--- begin DATA EXCERPTS ---

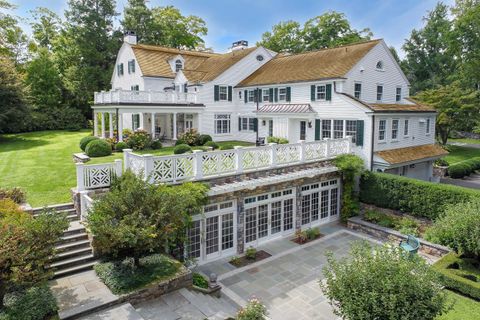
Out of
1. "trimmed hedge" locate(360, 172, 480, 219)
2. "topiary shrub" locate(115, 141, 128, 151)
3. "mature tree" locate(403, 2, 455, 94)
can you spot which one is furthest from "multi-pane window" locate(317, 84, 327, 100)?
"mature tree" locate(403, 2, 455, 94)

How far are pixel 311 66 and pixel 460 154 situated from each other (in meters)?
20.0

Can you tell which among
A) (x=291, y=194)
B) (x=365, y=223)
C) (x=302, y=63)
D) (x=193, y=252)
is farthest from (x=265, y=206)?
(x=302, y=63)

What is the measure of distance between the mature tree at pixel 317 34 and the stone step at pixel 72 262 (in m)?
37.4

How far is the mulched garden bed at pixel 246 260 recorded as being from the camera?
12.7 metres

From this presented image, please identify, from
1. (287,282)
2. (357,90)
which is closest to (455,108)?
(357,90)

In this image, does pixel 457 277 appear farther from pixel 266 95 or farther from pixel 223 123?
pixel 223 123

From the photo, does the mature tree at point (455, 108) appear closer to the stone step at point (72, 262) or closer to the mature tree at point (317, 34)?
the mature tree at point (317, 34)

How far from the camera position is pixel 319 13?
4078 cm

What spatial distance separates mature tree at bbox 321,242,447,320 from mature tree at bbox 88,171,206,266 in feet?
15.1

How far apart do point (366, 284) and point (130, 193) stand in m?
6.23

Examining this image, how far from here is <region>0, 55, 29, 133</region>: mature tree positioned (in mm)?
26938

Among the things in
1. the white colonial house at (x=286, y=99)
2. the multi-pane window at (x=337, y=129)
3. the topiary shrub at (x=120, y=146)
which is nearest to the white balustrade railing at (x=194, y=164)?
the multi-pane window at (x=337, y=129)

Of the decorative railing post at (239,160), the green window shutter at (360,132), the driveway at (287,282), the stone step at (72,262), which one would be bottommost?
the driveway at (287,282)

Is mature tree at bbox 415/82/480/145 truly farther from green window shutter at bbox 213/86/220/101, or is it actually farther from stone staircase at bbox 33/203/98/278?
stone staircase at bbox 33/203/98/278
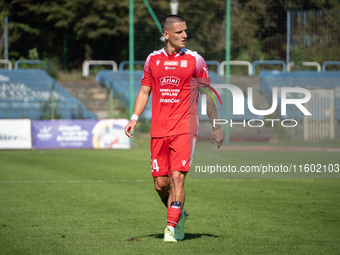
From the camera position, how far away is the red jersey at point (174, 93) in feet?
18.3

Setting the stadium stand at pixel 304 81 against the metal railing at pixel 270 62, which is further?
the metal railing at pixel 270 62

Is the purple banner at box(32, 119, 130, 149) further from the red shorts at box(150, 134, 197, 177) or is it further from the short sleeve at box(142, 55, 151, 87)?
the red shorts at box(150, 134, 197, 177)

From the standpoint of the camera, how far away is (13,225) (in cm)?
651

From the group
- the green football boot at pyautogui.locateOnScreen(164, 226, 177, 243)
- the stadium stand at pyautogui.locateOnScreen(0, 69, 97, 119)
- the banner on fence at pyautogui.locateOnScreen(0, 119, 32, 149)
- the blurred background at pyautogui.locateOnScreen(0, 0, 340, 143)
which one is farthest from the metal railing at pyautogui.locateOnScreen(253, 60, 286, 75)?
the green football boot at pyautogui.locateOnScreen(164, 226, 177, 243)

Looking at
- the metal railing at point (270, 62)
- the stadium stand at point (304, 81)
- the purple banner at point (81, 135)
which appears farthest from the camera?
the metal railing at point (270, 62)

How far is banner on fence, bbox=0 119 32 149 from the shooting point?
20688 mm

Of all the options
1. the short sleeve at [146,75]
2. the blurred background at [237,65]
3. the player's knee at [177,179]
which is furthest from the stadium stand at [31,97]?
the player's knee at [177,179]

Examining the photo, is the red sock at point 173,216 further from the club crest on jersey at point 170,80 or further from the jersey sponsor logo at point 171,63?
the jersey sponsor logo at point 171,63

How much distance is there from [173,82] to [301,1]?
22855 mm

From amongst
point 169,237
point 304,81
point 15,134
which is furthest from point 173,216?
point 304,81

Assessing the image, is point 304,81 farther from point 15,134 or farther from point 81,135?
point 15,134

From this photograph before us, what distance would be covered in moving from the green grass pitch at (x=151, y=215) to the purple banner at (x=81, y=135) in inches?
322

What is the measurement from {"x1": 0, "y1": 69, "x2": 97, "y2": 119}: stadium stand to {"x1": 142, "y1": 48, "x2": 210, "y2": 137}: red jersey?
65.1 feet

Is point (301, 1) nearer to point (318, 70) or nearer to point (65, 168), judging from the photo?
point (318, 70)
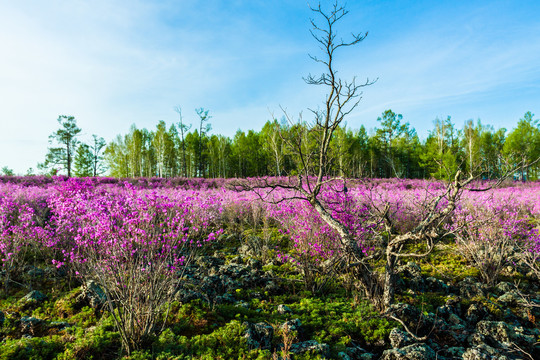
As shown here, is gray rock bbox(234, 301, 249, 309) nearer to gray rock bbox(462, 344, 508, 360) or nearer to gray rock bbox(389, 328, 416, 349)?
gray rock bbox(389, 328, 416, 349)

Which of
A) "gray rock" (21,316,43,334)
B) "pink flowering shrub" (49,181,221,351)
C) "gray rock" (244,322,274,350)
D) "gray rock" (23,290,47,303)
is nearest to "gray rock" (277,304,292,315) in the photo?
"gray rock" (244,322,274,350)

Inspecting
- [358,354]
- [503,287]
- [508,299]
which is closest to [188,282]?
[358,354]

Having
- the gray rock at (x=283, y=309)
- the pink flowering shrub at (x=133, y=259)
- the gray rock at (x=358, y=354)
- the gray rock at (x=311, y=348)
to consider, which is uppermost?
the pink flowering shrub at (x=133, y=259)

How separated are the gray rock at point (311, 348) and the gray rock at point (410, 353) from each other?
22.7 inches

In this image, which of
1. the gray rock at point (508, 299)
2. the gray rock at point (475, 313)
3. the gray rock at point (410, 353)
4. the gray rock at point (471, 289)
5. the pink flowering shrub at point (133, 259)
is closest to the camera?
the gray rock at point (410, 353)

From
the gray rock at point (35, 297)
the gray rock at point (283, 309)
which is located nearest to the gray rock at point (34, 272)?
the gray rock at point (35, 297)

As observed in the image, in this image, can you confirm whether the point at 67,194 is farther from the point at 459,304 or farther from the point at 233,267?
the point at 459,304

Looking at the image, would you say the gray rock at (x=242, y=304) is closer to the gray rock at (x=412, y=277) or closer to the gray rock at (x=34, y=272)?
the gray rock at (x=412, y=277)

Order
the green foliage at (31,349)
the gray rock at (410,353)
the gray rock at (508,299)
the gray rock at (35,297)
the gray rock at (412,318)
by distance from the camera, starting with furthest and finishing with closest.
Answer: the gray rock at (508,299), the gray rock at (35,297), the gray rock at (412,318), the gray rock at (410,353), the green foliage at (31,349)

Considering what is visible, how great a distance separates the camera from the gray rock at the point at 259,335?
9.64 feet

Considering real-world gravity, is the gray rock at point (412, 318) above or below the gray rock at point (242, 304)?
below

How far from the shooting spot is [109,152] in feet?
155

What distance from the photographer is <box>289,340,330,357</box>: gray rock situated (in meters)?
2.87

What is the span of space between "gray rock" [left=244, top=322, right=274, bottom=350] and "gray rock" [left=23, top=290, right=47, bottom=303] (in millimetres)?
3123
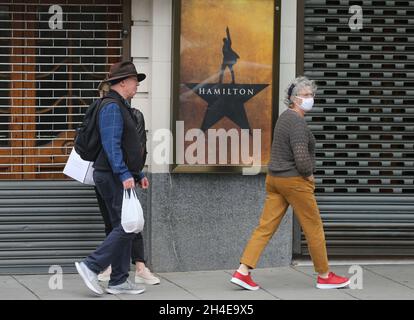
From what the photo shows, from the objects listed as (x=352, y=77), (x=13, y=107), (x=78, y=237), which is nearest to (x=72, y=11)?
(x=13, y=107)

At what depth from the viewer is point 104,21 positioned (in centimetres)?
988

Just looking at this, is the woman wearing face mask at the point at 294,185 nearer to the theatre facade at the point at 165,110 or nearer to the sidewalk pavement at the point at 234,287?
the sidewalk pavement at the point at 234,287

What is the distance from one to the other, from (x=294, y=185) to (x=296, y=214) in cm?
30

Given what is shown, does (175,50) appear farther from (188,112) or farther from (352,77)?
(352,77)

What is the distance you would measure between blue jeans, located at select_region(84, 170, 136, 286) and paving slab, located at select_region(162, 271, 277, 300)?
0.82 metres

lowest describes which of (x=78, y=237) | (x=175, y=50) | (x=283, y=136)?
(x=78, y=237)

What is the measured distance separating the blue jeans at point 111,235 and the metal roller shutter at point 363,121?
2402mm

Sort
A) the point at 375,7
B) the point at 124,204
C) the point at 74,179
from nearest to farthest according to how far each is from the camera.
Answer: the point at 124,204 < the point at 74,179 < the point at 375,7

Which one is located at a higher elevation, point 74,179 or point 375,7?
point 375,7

--- end DATA EXCERPTS ---

- SHORT PROBLEM
Give again only the lines of the material above that run from the one with "At what depth" through the end, both included, exactly as they appear.

- EXPECTED ANSWER
At what depth from the viewer is point 104,21 positioned (in centimetres)?
988

Just looking at this, is the woman wearing face mask at the point at 294,185 nearer to the theatre facade at the point at 165,110 or nearer to the sidewalk pavement at the point at 234,287?
the sidewalk pavement at the point at 234,287

What is the distance from one to the other, from (x=294, y=185) to (x=296, y=214) in cm?
30

Given what is shown, does (175,50) appear farther from (188,112) or farther from (352,77)?
(352,77)

What is the distance you would measure between blue jeans, located at select_region(84, 170, 136, 286) and paving slab, located at select_region(162, 271, 277, 300)?
0.82 metres

lowest describes which of (x=78, y=237) | (x=175, y=50) | (x=283, y=136)?
(x=78, y=237)

What is the measured distance separating the blue jeans at point 111,235 and the metal roller shutter at point 363,121?
2402mm

Sort
A) the point at 375,7
B) the point at 124,204
C) the point at 74,179
from nearest to farthest according to how far each is from the camera.
Answer: the point at 124,204 < the point at 74,179 < the point at 375,7

Which one is located at a higher elevation, point 74,179 or point 375,7?
point 375,7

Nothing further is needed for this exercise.